Das Städtische Klinikum hat die Behandlungen der letzten 20 Jahre untersucht. Alle sozialen Schichten betroffen.

Lüneburg. Zunehmend mehr Jugendliche werden nach Angaben des Statistischen Bundesamtes mit Alkoholvergiftungen in Kliniken eingeliefert. Im Jahr 2008 erreichte die Zahl der Behandlungen einen Rekord von rund 25 700 Kindern und junge Erwachsenen zwischen 10 und 20 Jahren, ein deutlicher Anstieg von elf Prozent gegenüber dem Vorjahr.

In Lüneburg sind die Fallzahlen zum Glück noch überschaubar, doch der Trend ist der gleiche wie im Bund. Grund genug für die Kinderklinik am Städtischen Klinikum, sich mit dem Phänomen zu befassen. "Ein Doktorand hat alle Fälle der vergangenen 20 Jahre für uns evaluiert", sagt Chefarzt Josef Sonntag. Demnach wurden 198 Minderjährige im Zeitraum von 1988 bis 2007 in der Kinderklinik mit einem durchschnittlichen Blutalkoholwert von 1,52 Promille behandelt.

Die Zahl der Behandlungen erscheint zunächst niedrig, allerdings ergänzt der Chefarzt: "Die Fälle haben sich über die Jahren vervielfacht." Waren es 1988 nur vier Jugendliche, die stationär behandelt wurden, so verzeichnet die Statistik im Jahr 2007 bereits 20 Fälle bei den unter 16-Jährigen. Sonntag: "Der Jüngste war erst zwölf Jahre alt." Durch alle sozialen Schichten zieht sich der Studie folgend die Entwicklung, Akademikerkinder greifen ebenso zur Flasche wie die Sprösslinge von Arbeitern oder Hartz IV-Empfängern. Doch was tun, wenn das Kind Alkohol trinkt? Gabriel Siller, Leiter der Fachstelle für Sucht und Suchtprävention (drobs) in Lüneburg weiß Antwort: "Aufmerksam sein, die Situation ansprechen und vor allem: Regeln aufstellen und Grenzen setzen."

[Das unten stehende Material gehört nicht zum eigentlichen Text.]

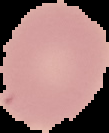 Cell region segmented out of the field of view; the surrounding area is masked to black. From a thin blood smear. Image is 109×133 pixels. Malaria status: uninfected.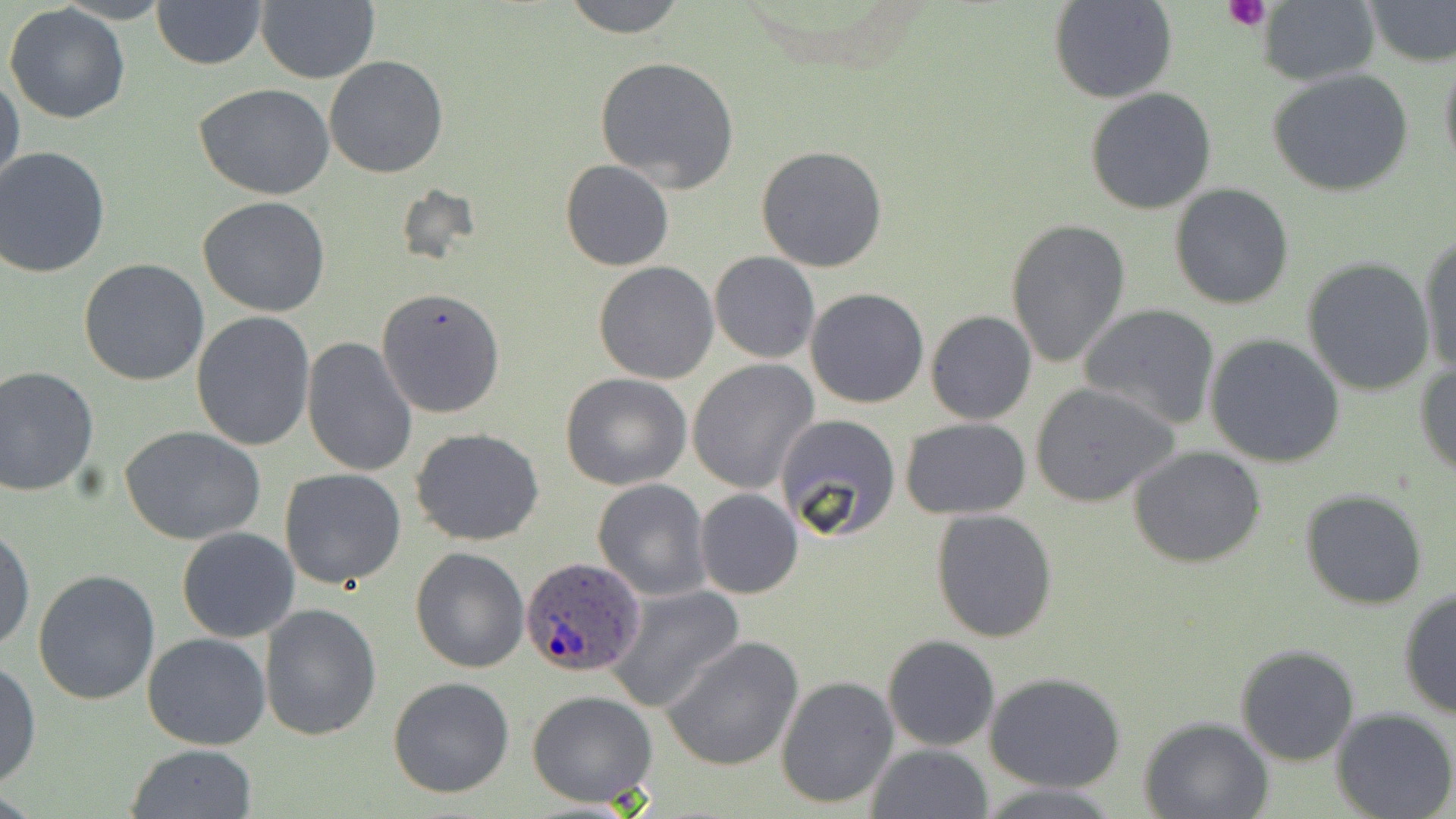

{
  "slide_level_diagnosis": "Plasmodium ovale",
  "platelet_locations": "approximate bounding boxes as [x1, y1, x2, y2] in pixels: [1224, 0, 1272, 31]",
  "image_size": "1456×819 pixels",
  "field_of_view": "one of a larger specimen",
  "stain": "May-Grünwald-Giemsa",
  "plasmodium_ovale_infected_red_blood_cell_locations": "approximate bounding boxes as [x1, y1, x2, y2] in pixels: [519, 555, 645, 678]",
  "modality": "light microscopy",
  "preparation": "thin blood film",
  "magnification": "1000x",
  "uninfected_red_blood_cell_locations": "approximate bounding boxes as [x1, y1, x2, y2] in pixels: [255, 0, 379, 84], [560, 0, 689, 38], [1049, 0, 1179, 104], [1258, 0, 1380, 85], [1363, 0, 1456, 67], [152, 1, 265, 70], [3, 3, 130, 123], [1438, 50, 1456, 182], [324, 54, 449, 178], [594, 55, 739, 192], [1268, 67, 1414, 197], [0, 71, 25, 196], [194, 83, 338, 201], [1084, 87, 1218, 214], [756, 143, 888, 273], [0, 147, 110, 278], [559, 158, 674, 271], [1168, 184, 1295, 311], [197, 195, 332, 316], [1004, 216, 1133, 368], [1418, 233, 1456, 380], [709, 251, 820, 363], [1302, 257, 1438, 397], [78, 258, 210, 387], [593, 261, 720, 385], [376, 287, 506, 418], [804, 288, 931, 409], [1077, 304, 1221, 430], [189, 310, 314, 451], [925, 310, 1036, 427], [1204, 334, 1349, 468], [300, 335, 418, 477], [687, 359, 819, 494], [1415, 361, 1456, 481], [0, 365, 101, 497], [561, 373, 692, 491], [1029, 381, 1180, 507], [773, 413, 902, 542], [900, 418, 1032, 520], [119, 426, 265, 544], [411, 427, 546, 546], [1128, 445, 1267, 569], [279, 468, 407, 589], [592, 478, 712, 601], [695, 488, 804, 599], [1300, 488, 1430, 610], [930, 509, 1058, 644], [0, 525, 35, 654], [176, 527, 301, 643], [409, 545, 529, 673], [33, 569, 162, 705], [607, 585, 744, 712], [1398, 588, 1456, 719], [260, 602, 382, 742], [142, 633, 271, 750], [882, 634, 999, 751], [662, 635, 805, 771], [1233, 644, 1360, 767], [0, 659, 40, 789], [984, 672, 1129, 793], [774, 674, 900, 810], [388, 675, 515, 798], [527, 690, 658, 808], [1330, 705, 1456, 819], [1139, 716, 1275, 819], [126, 743, 259, 818], [866, 743, 994, 819], [973, 779, 1122, 817]"
}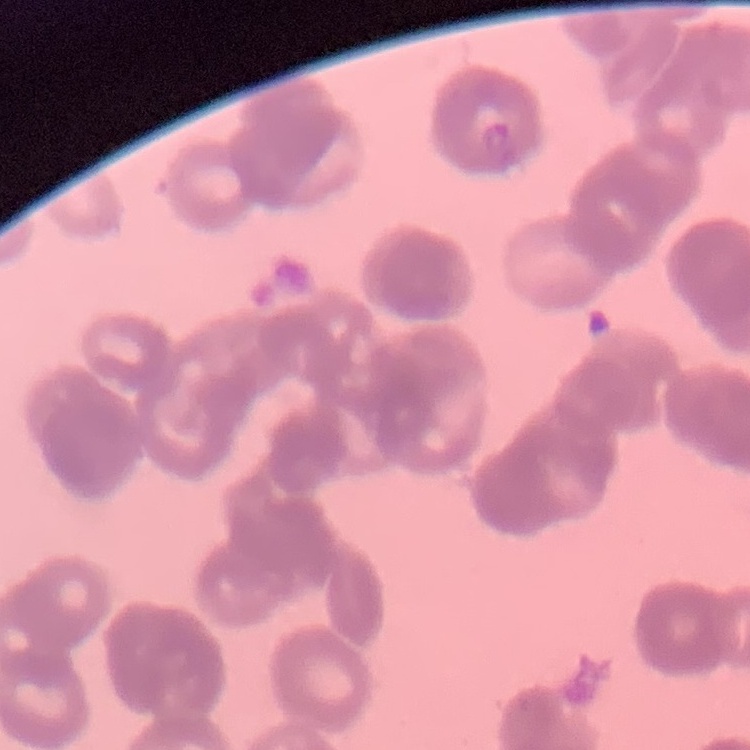

Summary:
  - Red blood cell morphology: rouleaux formation
  - Preparation: thin peripheral smear
  - Image type: square crop of a larger photomicrograph
  - Stain: Field's or Giemsa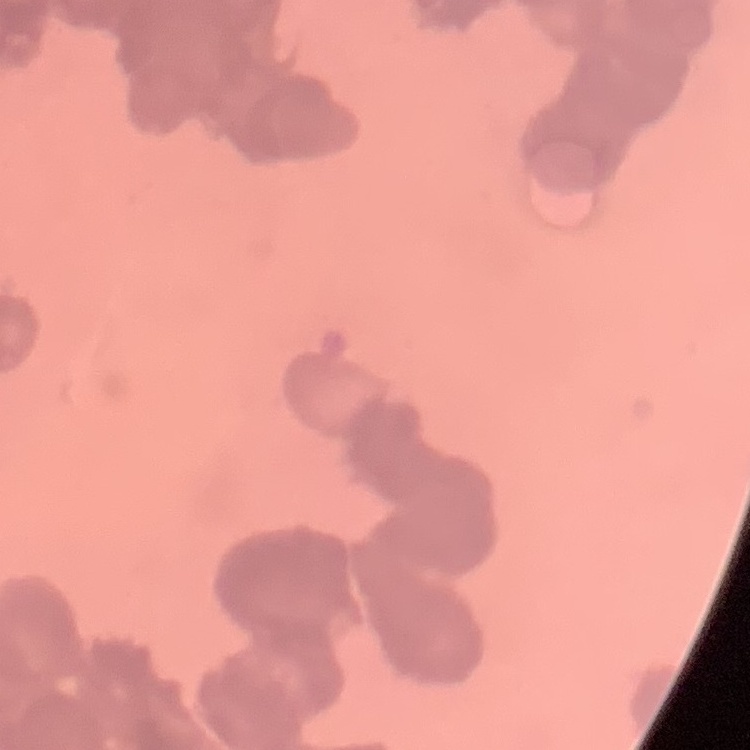
Summary:
  - Erythrocyte morphology: rouleaux formation
  - Stain: Field's or Giemsa
  - Image type: square crop of a larger photomicrograph
  - Preparation: thin peripheral smear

Genau das geschieht auch in den Gesprächen, die drobs-Berater mit den jungen Krankenhauspatienten und deren Eltern führen. Beide Einrichtungen arbeiten bei Alkoholmissbrauch durch Jugendliche eng zusammen, "um dem Ganzen möglichst frühzeitig Einhalt zu gebieten", sagt Sonntag. Das Klinikum stellt den Kontakt zur drobs her, die Entscheidung, ob ein Gespräch geführt wird, liegt bei den Eltern.

Wichtig sei dabei vor allem, den Kindern zu zeigen, dass die Erwachsenen reagieren, erklärt Siller. Immerhin birgt der Alkoholkonsum so einige Gefahren für die jungen Trinker. Sonntag erklärt: "Gerade in den Wintermonaten ist eines der Hauptsymptome eine Unterkühlung." Nicht selten werden Patienten mit einer Körpertemperatur um die 34 Grad aufgenommen. Hinzu kommen Verletzungen durch Stürze oder Schlägereien. Fatal sei es auch, wenn die Freunde aus Angst vor Konsequenzen nicht den Rettungswagen rufen und sich stattdessen lieber aus dem Staub machen, sagt Josef Sonntag.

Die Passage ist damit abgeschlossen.